AIM ->
Please copy out the full article below on employment and bad weather, word for word.

PAGE TEXT ->
-------------------------

Employment Issues and Bad Weather!

For the last day or so we have been faced with unprecedented weather and it seems set to continue. This is not “normal” snow and therefore a different approach is required. We set out below some guidelines for you to consider:

Normally, employees are obliged to attend work. Employers are obliged to provide work and employees should be paid for the work they do. But how is a “red” police warning treated?
Employers should bear in mind that employees have a statutory right not to have deductions made unlawfully from wages. Whether a deduction is unlawful depends on the circumstances – so don’t automatically refuse to pay someone who does not come to work because they have been advised not to travel under a “red” police warning (or even under an “amber” warning). Similarly if the employer has to close the premises then employees must still be paid as they are not able to attend work through no fault of their own.

If an employee’s failure to attend work is unavoidable then they may still be entitled to be paid. If you have a snow or adverse weather policy then it is always useful to rely on that – if there is a policy that states that people may work from home, or take annual leave for example then the policy applies, regardless of the warning issued by police. However if you do not have such a policy then consideration has to be given to what custom and practice has occurred previously. This situation is not usual and therefore employers would be expected to make an exception – pay staff now, and seek time back later.

Our advice is not to deduct pay but to have the discussion and make individual arrangements based on holiday or working up time, or working from home. Then, if you do not have a policy, let 121 help you develop one for the next Arctic blast!

-------------------------

Dataset rows
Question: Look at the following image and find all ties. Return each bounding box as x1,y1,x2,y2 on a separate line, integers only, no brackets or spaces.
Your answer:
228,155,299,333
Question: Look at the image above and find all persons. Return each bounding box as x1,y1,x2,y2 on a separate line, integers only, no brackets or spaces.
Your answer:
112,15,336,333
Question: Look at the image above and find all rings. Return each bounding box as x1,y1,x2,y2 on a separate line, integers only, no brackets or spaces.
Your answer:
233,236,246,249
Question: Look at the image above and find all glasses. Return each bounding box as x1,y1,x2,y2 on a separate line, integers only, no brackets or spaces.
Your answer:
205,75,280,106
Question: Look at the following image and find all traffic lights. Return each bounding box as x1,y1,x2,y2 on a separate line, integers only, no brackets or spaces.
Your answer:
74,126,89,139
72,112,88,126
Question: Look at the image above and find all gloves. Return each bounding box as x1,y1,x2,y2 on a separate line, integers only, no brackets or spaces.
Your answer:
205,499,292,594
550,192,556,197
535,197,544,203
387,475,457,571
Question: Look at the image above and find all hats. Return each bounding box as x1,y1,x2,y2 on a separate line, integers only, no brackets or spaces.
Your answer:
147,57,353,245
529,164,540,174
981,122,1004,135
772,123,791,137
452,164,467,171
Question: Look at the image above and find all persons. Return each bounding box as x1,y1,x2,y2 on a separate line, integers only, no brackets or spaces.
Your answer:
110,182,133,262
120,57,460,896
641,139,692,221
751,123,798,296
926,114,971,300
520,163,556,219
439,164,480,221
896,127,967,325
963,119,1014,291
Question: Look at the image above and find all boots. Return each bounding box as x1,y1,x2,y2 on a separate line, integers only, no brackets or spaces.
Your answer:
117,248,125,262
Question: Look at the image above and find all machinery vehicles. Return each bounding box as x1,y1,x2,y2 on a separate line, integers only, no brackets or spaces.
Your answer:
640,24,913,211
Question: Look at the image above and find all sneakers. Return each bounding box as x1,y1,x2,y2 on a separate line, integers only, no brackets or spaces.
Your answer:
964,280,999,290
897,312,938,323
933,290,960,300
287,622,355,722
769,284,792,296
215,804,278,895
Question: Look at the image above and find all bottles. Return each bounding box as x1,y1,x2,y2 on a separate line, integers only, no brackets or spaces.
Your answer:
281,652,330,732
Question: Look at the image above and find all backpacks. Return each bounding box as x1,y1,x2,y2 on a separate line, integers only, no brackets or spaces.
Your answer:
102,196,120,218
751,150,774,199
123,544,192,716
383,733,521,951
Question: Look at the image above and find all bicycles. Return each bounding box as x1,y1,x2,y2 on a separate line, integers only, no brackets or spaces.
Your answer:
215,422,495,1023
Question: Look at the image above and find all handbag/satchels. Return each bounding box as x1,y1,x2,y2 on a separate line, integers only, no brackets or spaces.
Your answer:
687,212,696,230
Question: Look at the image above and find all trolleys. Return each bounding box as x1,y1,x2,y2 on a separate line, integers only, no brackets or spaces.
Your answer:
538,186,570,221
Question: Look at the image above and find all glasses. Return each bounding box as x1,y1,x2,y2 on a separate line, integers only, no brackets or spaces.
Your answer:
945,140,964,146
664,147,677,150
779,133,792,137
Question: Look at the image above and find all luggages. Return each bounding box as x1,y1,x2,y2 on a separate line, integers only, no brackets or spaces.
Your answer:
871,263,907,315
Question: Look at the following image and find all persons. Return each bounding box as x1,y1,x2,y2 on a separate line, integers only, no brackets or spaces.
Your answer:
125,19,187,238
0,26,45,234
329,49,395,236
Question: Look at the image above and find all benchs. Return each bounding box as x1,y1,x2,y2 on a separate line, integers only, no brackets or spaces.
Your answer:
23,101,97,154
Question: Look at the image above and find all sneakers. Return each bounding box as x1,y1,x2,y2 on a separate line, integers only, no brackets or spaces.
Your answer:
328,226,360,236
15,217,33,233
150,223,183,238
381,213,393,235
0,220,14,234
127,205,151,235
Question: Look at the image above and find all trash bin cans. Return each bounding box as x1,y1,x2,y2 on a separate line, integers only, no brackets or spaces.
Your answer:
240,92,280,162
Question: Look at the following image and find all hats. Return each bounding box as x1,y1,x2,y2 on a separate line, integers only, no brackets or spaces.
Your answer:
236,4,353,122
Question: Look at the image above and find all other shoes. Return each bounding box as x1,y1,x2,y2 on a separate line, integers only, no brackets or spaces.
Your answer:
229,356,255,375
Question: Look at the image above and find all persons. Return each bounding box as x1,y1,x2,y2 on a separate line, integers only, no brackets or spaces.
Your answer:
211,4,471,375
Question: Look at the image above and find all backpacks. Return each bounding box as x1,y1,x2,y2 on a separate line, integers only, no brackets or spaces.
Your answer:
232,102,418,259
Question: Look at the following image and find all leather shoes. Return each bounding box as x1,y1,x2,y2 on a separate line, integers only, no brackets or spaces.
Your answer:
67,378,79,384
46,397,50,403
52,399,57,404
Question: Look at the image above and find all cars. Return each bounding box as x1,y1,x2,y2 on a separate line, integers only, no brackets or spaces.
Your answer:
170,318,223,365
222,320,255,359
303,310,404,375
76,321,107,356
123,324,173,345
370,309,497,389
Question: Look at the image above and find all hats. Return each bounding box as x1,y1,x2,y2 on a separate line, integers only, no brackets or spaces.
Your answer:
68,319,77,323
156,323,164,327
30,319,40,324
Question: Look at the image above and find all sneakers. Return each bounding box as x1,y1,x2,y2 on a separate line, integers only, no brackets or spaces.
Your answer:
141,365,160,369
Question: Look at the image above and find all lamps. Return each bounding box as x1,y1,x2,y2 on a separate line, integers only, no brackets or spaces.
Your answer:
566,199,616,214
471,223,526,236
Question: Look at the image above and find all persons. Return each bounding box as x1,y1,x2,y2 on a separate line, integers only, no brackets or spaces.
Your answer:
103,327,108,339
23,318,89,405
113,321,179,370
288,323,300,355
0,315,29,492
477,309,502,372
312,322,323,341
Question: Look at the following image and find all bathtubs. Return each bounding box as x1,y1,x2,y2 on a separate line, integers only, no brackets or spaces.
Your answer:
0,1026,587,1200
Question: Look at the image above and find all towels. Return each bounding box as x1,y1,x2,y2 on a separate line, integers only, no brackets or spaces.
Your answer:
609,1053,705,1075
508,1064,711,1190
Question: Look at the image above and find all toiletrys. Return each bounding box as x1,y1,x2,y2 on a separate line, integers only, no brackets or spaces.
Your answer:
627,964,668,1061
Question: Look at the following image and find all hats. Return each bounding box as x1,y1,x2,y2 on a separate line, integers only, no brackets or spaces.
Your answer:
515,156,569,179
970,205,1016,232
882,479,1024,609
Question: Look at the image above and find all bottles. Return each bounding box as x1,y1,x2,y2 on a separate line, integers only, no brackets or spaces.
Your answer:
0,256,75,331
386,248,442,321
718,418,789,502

-------------------------

RESPONSE ->
Employment Issues and Bad Weather!

For the last day or so we have been faced with unprecedented weather and it seems set to continue. This is not “normal” snow and therefore a different approach is required. We set out below some guidelines for you to consider:

Normally, employees are obliged to attend work. Employers are obliged to provide work and employees should be paid for the work they do. But how is a “red” police warning treated?
Employers should bear in mind that employees have a statutory right not to have deductions made unlawfully from wages. Whether a deduction is unlawful depends on the circumstances – so don’t automatically refuse to pay someone who does not come to work because they have been advised not to travel under a “red” police warning (or even under an “amber” warning). Similarly if the employer has to close the premises then employees must still be paid as they are not able to attend work through no fault of their own.

If an employee’s failure to attend work is unavoidable then they may still be entitled to be paid. If you have a snow or adverse weather policy then it is always useful to rely on that – if there is a policy that states that people may work from home, or take annual leave for example then the policy applies, regardless of the warning issued by police. However if you do not have such a policy then consideration has to be given to what custom and practice has occurred previously. This situation is not usual and therefore employers would be expected to make an exception – pay staff now, and seek time back later.

Our advice is not to deduct pay but to have the discussion and make individual arrangements based on holiday or working up time, or working from home. Then, if you do not have a policy, let 121 help you develop one for the next Arctic blast!